|
We should be clear which of two kinds of scientific code we're talking about: 1. A program that implements a new technique which forms an important part of a research project. Maybe a program that is the research project, which will be described in a paper. No doubt this code should be included with the publication, no matter how "ugly" it is. Some journals, e.g. Bioinformatics, already require that an article about software must include the software itself. This is the stuff the Bioinformatics Testing Consortium would run a smoke test on, because amazingly, a lot of programs that have been written up as journal articles just don't compile or work at all on somebody else's machine; many articles don't include the source code, and some don't even say how to get a redistributable binary. That's wrong, and we can fix it. 2. The mountain of single-use scripts and shell commands that are used in a research project that's not really about software at all, only a small fraction of which produce some output that the scientist follows up on. Key points: (1) this code is very unlikely to work on anyone else's machine as-is; (2) crucial parts of these pipelines are lost in the Bash history, or were executed on a 3rd-party web server, or depend on a data set on loan from a collaborator who is not ready to release the data yet; (3) almost all of the code is dead; (4) whatever comments or notes exist are usually misleading or completely wrong. As an example of what can go wrong when this code is released as-is, remember when the East Anglia Climate Research Unit "hide the decline" stuff hit the fan? It wasn't clear which code was dead, the comments made no sense, and people freaked because they couldn't be sure how the published results came out of that godawful mess.
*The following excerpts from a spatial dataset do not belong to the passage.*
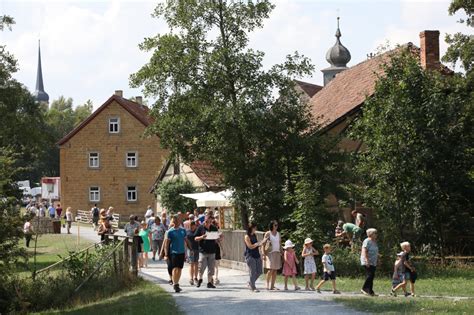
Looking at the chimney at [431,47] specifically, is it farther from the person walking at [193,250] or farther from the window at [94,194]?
the window at [94,194]

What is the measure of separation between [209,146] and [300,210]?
5089 millimetres

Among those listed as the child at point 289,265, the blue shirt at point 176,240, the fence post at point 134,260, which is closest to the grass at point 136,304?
the fence post at point 134,260

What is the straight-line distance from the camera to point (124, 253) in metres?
24.9

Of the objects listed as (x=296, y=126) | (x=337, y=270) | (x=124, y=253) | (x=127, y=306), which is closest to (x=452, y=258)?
(x=337, y=270)

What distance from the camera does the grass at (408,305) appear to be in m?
16.0

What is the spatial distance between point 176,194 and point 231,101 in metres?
20.9

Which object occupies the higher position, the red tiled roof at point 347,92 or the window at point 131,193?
the red tiled roof at point 347,92

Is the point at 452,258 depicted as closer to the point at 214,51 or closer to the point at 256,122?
the point at 256,122

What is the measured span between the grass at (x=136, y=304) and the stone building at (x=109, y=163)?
46.0 metres

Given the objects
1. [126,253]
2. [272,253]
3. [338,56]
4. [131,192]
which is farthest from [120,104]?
[272,253]

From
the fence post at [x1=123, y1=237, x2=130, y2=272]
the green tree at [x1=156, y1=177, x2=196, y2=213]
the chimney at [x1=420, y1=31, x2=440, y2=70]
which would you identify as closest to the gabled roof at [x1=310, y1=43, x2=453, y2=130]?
the chimney at [x1=420, y1=31, x2=440, y2=70]

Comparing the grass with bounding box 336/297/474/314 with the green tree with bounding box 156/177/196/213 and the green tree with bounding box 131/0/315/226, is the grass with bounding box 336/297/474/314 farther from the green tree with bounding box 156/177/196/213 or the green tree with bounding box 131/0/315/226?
the green tree with bounding box 156/177/196/213

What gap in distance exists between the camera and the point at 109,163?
69.5 metres

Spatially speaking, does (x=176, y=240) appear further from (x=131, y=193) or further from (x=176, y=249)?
(x=131, y=193)
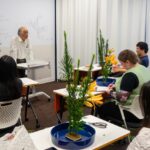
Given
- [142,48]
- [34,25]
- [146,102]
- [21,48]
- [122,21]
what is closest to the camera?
[146,102]

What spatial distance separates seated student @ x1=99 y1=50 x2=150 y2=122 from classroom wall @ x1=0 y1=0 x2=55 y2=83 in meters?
3.37

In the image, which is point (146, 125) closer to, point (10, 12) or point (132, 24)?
point (132, 24)

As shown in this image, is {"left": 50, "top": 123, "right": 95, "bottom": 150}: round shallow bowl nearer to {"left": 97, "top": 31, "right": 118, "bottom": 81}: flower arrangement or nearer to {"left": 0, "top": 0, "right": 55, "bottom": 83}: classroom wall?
{"left": 97, "top": 31, "right": 118, "bottom": 81}: flower arrangement

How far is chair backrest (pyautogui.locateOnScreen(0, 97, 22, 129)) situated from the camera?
238cm

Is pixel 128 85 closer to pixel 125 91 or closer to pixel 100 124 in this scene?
pixel 125 91

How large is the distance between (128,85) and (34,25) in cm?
397

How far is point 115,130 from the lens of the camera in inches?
76.8

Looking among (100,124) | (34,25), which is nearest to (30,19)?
(34,25)

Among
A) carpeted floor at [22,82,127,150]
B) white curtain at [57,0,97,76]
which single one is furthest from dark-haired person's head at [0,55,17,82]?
white curtain at [57,0,97,76]

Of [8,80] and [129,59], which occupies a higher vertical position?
[129,59]

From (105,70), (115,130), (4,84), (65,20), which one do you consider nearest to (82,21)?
(65,20)

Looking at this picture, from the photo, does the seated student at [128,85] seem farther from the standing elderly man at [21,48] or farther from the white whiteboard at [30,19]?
the white whiteboard at [30,19]

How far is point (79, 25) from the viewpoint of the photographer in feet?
20.2

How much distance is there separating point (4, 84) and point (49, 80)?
4.32m
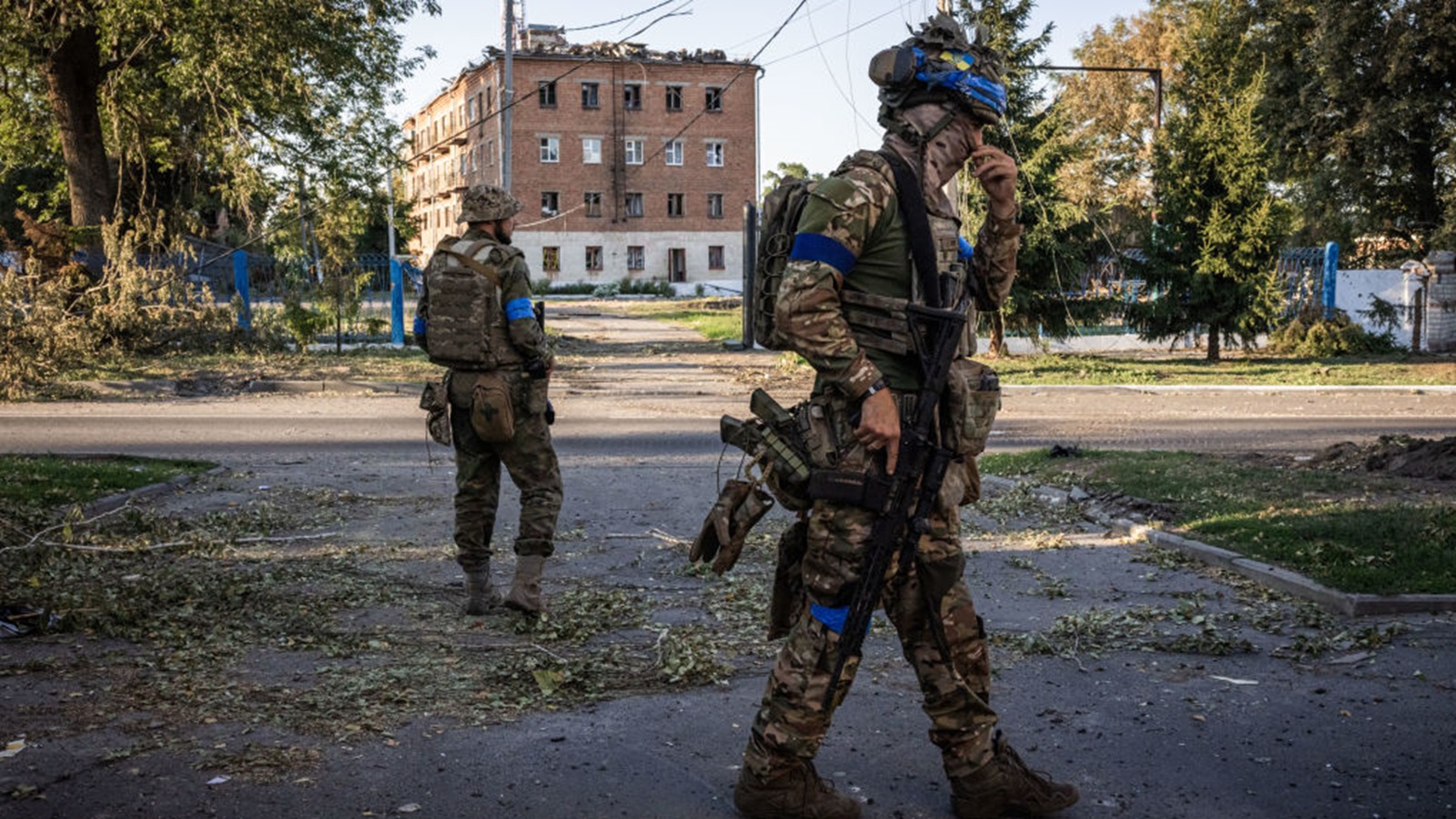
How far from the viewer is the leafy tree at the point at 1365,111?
1079 inches

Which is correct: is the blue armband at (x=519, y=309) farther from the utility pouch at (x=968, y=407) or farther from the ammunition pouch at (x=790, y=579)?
the utility pouch at (x=968, y=407)

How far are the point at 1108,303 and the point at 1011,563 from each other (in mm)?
15173

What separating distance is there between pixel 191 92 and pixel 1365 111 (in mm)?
25483

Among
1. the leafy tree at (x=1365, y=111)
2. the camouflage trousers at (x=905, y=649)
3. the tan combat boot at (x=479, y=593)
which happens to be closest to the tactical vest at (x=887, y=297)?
the camouflage trousers at (x=905, y=649)

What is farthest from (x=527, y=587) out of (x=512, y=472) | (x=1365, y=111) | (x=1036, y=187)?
(x=1365, y=111)

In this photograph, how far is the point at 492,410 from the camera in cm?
593

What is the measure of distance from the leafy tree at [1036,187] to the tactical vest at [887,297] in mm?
16418

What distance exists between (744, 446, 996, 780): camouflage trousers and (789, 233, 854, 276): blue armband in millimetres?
Answer: 729

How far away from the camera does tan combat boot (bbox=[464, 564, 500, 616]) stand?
6215 millimetres

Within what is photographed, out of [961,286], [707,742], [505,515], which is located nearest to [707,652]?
[707,742]

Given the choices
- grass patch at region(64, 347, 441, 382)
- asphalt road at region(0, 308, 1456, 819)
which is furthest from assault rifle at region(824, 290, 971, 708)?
grass patch at region(64, 347, 441, 382)

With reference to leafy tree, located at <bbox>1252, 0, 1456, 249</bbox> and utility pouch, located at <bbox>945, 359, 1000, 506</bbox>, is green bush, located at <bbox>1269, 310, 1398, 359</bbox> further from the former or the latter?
utility pouch, located at <bbox>945, 359, 1000, 506</bbox>

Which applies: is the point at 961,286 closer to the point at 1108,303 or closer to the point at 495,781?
the point at 495,781

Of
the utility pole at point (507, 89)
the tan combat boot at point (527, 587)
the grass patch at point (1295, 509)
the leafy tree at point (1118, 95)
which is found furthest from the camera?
the leafy tree at point (1118, 95)
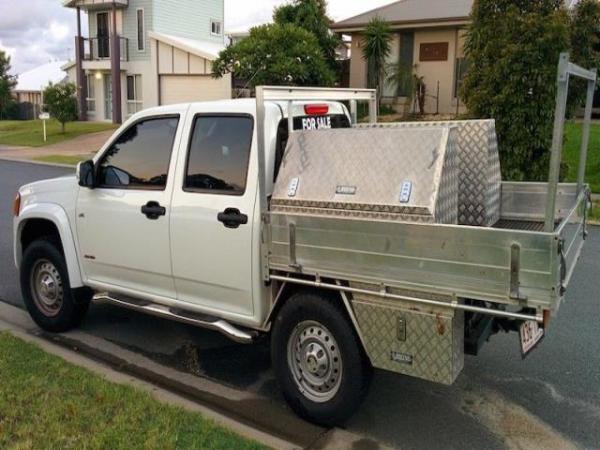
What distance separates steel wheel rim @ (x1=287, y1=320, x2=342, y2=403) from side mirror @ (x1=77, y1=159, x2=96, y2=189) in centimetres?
223

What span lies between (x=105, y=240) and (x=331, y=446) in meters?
2.54

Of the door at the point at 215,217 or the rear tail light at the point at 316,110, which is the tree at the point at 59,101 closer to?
the door at the point at 215,217

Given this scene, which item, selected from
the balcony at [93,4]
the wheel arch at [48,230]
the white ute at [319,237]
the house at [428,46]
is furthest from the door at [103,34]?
the white ute at [319,237]

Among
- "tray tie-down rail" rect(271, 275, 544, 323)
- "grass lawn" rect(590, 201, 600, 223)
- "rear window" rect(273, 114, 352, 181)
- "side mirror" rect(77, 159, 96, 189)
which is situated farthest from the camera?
"grass lawn" rect(590, 201, 600, 223)

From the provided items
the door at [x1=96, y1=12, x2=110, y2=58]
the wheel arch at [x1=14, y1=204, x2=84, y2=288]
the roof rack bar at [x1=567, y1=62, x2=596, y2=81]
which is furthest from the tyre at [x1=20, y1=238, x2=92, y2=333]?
the door at [x1=96, y1=12, x2=110, y2=58]

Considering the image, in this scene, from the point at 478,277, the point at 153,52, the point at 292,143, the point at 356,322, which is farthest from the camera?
the point at 153,52

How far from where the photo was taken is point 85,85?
37219 mm

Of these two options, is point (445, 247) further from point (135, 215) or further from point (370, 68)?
point (370, 68)

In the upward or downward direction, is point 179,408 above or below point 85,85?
below

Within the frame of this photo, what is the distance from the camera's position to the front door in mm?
36500

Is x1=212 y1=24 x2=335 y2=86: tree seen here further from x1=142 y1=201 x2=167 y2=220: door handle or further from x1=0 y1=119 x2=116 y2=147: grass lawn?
x1=0 y1=119 x2=116 y2=147: grass lawn

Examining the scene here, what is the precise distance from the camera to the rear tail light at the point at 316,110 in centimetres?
473

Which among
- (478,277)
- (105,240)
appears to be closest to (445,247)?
(478,277)

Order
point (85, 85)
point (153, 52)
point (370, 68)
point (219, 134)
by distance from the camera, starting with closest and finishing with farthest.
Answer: point (219, 134)
point (370, 68)
point (153, 52)
point (85, 85)
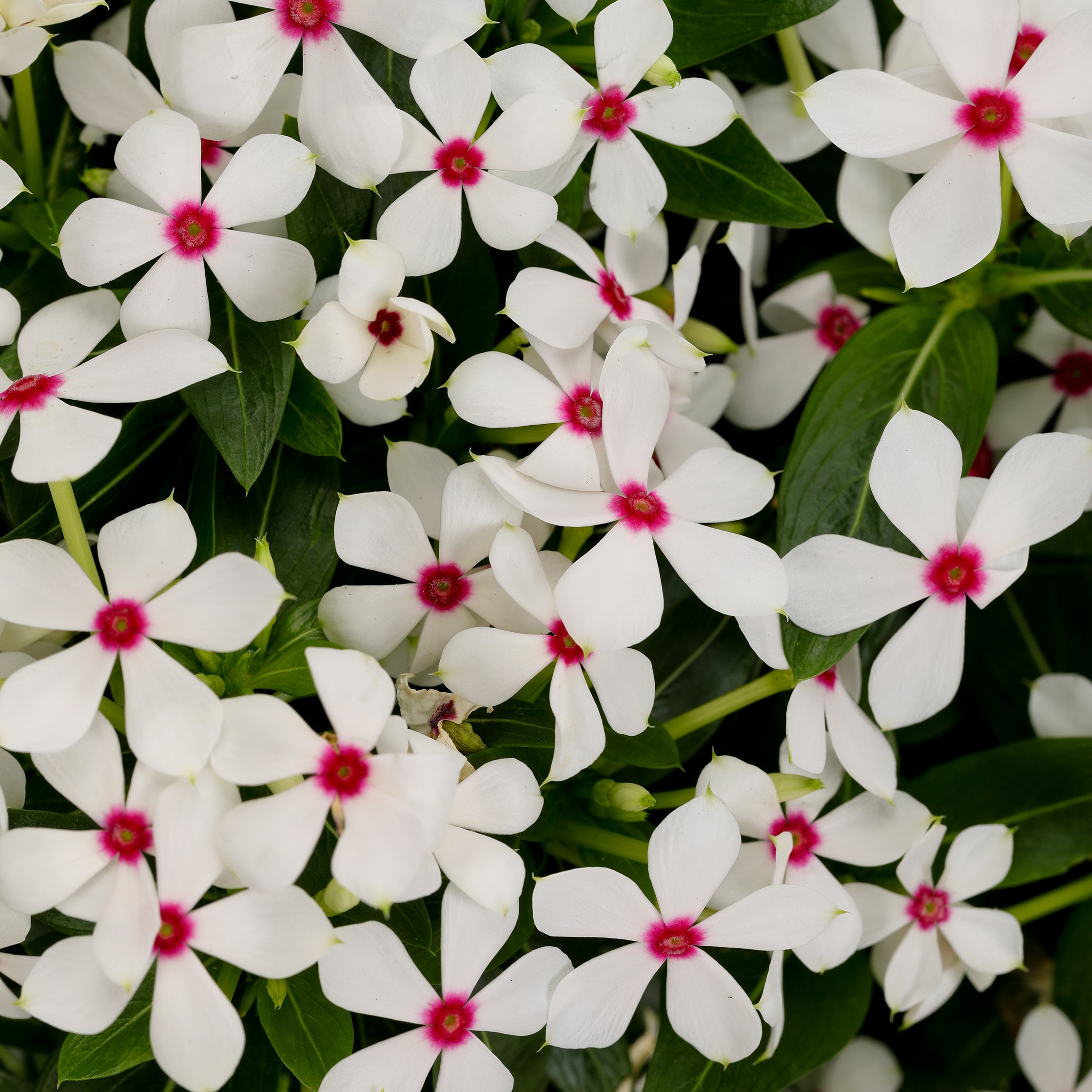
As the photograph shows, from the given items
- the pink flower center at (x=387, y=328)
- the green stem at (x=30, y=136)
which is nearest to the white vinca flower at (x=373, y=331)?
the pink flower center at (x=387, y=328)

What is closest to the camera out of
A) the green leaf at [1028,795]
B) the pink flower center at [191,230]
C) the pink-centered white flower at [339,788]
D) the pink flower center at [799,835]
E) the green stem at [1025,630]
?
the pink-centered white flower at [339,788]

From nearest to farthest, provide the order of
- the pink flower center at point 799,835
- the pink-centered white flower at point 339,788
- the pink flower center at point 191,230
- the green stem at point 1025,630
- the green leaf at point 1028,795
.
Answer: the pink-centered white flower at point 339,788 → the pink flower center at point 191,230 → the pink flower center at point 799,835 → the green leaf at point 1028,795 → the green stem at point 1025,630

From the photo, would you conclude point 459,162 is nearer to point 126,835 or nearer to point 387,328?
point 387,328

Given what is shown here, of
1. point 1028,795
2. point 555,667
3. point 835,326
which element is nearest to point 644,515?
point 555,667

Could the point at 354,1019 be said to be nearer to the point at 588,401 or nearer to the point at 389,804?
the point at 389,804

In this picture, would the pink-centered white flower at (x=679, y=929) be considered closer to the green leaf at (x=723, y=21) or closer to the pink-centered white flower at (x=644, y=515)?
the pink-centered white flower at (x=644, y=515)

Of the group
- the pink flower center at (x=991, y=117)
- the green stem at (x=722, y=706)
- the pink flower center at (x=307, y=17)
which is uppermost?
the pink flower center at (x=307, y=17)

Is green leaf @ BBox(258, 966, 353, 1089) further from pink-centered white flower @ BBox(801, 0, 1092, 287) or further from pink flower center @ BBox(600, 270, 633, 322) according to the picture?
pink-centered white flower @ BBox(801, 0, 1092, 287)
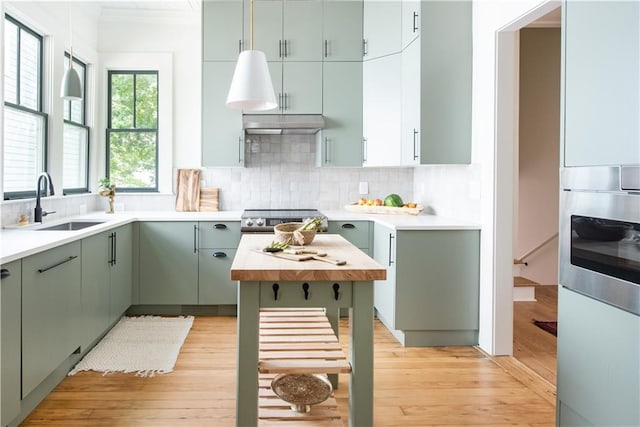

The eventual solution, way too late, was to make a proper open-source, openly developed software project out of the important bits. That, in a nutshell, is why scientists won't release ALL the code -- even the hard drive itself is not the whole story; the scientist still needs to be available to explain it and navigate over the red herrings. And getting code into a state where it's self-explanatory takes time. |
If said scientist can't do that, how does anyone know what was actually run?